You stayed up late in your bed, so eager to tell me every last detail while I was away. This is what it will be like years from now, I think. I won't always know first hand what you experience, I'll just hear it through your eyes, and feel it in your words. I felt estranged not being there, for all this seeing and doing. I always have been. I've always wanted to be. It was new, achey, and beautiful in the selfless sense. Your enthusiasm pushed warm tears down my cheeks. This enthusiasm is your marrow and my luster. It's us.
I held on to your every last detail, like a tight rope walker, managing her space between the highest of stakes. They often feel this high. Life or death. “I don't want to mess this up,” i whisper under my breath. You are everything that is good.
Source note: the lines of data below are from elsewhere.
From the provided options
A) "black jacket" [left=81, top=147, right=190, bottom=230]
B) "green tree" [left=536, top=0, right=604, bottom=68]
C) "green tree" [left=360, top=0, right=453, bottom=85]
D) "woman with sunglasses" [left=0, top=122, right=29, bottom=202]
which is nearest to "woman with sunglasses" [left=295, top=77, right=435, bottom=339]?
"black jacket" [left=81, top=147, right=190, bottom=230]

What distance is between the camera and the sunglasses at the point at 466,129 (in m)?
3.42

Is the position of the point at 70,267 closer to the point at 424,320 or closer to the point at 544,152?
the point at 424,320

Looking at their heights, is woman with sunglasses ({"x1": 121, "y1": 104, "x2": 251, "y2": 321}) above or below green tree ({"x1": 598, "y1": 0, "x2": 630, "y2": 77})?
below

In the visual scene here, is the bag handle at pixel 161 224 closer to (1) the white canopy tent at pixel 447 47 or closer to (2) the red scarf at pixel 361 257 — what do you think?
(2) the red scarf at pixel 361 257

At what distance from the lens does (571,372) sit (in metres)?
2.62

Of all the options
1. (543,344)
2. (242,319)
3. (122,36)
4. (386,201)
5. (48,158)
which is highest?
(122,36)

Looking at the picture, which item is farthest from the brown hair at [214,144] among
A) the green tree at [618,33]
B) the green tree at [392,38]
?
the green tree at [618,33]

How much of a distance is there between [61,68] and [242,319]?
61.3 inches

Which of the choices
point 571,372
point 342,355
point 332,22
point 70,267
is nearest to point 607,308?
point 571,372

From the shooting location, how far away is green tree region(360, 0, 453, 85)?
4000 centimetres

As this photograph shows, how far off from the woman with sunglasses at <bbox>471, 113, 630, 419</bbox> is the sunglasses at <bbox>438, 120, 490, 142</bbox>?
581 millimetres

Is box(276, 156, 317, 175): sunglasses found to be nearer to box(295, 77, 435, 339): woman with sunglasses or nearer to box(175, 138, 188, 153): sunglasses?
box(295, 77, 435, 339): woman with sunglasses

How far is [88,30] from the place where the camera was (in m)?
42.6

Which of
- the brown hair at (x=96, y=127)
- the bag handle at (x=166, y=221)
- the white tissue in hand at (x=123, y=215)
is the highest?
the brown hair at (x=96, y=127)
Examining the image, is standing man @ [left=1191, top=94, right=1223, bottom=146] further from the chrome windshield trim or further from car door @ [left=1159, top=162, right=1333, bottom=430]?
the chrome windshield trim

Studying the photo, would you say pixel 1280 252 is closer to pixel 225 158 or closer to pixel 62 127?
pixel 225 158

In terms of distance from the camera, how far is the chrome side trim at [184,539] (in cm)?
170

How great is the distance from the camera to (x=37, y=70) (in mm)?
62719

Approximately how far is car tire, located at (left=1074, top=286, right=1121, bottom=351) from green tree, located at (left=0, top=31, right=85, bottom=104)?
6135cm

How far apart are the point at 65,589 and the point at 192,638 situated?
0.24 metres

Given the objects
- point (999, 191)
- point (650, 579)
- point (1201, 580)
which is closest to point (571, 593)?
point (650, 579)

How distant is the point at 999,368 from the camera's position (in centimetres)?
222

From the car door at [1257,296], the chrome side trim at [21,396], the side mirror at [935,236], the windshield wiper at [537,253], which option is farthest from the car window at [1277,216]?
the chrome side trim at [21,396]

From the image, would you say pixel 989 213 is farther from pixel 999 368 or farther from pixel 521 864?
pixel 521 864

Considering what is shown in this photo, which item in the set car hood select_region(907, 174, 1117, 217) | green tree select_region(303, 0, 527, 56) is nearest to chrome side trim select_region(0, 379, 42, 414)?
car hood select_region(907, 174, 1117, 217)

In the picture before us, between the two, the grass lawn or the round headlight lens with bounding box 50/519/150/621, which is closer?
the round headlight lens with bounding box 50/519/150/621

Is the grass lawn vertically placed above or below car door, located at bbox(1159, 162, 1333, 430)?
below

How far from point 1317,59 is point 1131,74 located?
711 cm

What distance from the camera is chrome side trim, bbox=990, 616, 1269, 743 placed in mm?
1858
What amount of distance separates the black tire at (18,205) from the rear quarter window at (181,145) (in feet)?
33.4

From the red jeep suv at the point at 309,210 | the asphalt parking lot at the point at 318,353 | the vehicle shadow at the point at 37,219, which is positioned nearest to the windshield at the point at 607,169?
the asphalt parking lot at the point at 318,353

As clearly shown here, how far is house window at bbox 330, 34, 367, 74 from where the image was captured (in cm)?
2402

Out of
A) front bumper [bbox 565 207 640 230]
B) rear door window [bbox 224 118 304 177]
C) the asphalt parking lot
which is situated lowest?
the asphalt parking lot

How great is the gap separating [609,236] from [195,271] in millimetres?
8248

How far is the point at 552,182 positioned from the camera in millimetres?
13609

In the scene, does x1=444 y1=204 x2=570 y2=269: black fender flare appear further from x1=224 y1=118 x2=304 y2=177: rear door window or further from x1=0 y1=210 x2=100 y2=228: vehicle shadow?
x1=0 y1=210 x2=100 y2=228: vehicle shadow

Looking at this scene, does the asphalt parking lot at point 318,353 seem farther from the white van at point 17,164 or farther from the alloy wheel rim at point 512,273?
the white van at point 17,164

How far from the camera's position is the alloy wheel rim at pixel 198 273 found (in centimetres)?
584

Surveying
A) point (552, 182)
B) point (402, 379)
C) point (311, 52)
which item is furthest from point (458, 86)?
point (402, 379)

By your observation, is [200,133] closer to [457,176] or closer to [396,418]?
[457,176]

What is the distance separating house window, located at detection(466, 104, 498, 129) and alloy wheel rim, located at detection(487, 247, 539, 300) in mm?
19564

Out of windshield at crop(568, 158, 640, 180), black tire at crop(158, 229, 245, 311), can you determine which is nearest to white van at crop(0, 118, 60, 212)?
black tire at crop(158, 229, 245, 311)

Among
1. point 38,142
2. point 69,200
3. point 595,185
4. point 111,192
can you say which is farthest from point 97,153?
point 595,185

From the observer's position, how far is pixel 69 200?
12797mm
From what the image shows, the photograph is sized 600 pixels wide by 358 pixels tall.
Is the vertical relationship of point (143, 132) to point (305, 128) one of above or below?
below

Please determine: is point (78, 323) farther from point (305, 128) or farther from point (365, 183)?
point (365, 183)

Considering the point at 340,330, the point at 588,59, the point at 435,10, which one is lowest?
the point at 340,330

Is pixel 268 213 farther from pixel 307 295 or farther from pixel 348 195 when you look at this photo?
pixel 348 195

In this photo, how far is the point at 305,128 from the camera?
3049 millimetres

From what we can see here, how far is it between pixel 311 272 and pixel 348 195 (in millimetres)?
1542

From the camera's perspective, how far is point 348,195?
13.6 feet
You didn't need me today, but still, you wanted me. Still, you waited for me. And on your pillow was a picture of me at your age, in my favorite red dress, thick brown locks, blue eyes that lingered. You've kept it near, all this time. I walked in and you placed my picture on your infamously sticker stuck window siIl. I was back home now, the distant thought of me came closer and suddenly, tangible was my flesh, not a moment captured, preserved through two decades and a few loose years.
I could hardly accept your seasoned body language, and that honest, innocent dialogue that is so uniquely you. Oh what I would give to hear this voice for all the days of my life. It’s still right here and now, but somehow I already miss it. Nostalgia has always usurped my joy. But i love nostalgia, and i live for love.
It’s complicated, but i thrive on simplicity.
Oh Octave. There is no conclusion to my heart cry, there is only this. A mama’s immaculate intention, and her batty, messy love. My love. So.much. love.